Birleşmiş Milletler Güvenlik Konseyi Orta Afrika
Cumhuriyetinde Müslüman grupla hükümet askerleri arasında devam eden
çatışmayı önlemek için Fransız askerlerini olaya müdahale etmesi amacıyla
oybirliği ile karar aldı.
Daha önce de Mali’de aynı sebeple meydana gelen olayları
yatıştırmak amacıyla Güvenlik Konseyi Fransız askerlerini görevlendirmişti.
Aslında her iki karar da yerinde alınmıştı.

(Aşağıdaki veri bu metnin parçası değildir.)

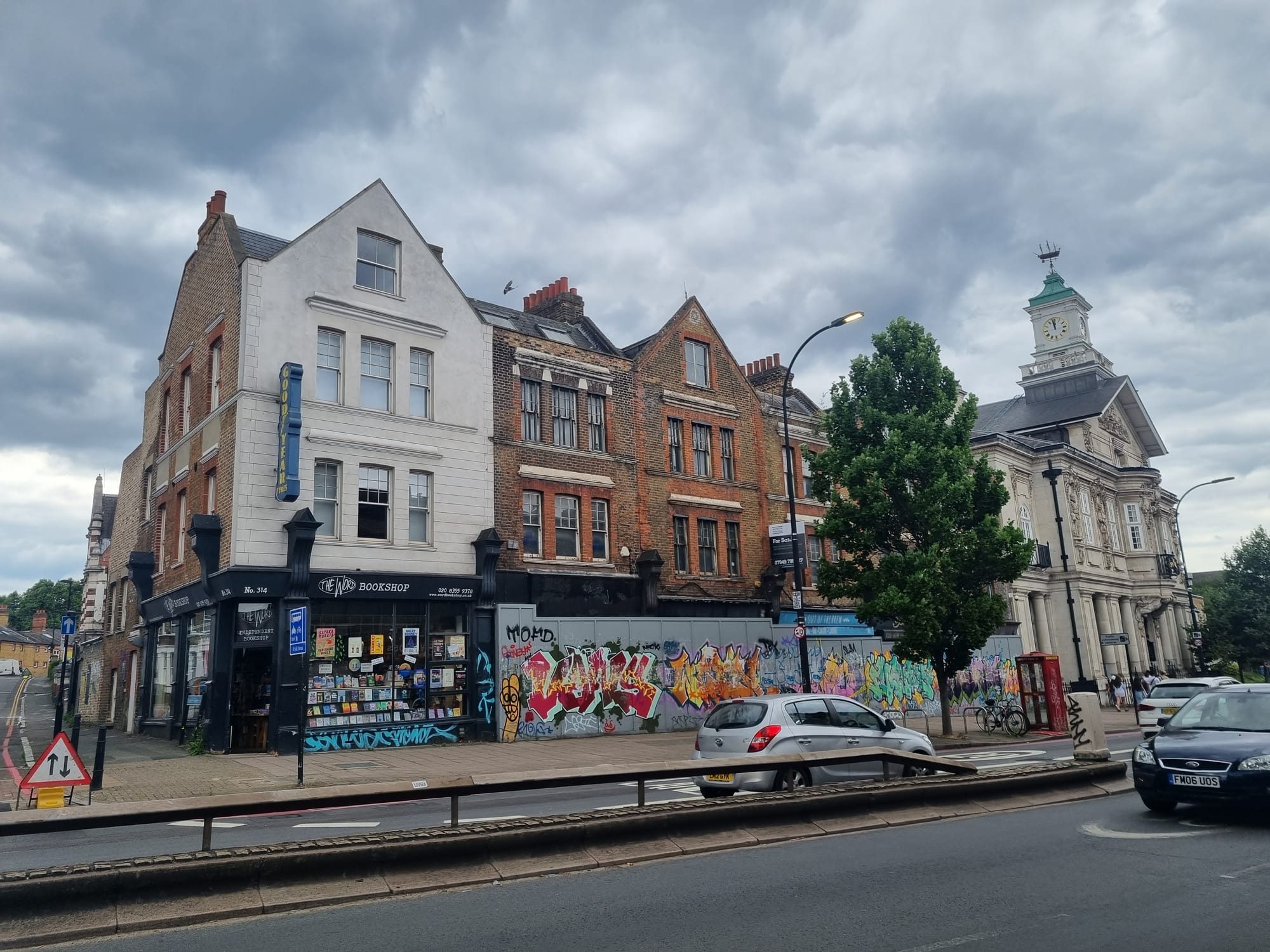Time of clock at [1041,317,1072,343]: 11:58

Aksi halde haksız yere çok sayıda insan hem canından ve hem de
yerlerinden olarak göçmen konumuna düşecekti.
Tamamen insani amaçlar gözetilerek kararlar alınmış.
Orta Afrika Cumhuriyetinde 2,3 milyon insani yardıma muhtaç, 400 binin üzerinde insan
yerlerinden edilmiş, 100 bin kişi çatışmalarda hayatını yitirmiş…
Orta Afrika Cumhuriyeti için alınan acil hareket kararının şiddeti
önlemek adına gerekli olduğu; beklenilmesi halinde mevcutlara
ilaveten daha çok insan hayatını kaybedecek ve daha çok sayıda insan göçmen konumuna düşecekti.
Kararda bir başka gerekçe ise hukukun üstünlüğünü tesis etmek ve
ülkede güvenliği sağlamak amacını taşıyor.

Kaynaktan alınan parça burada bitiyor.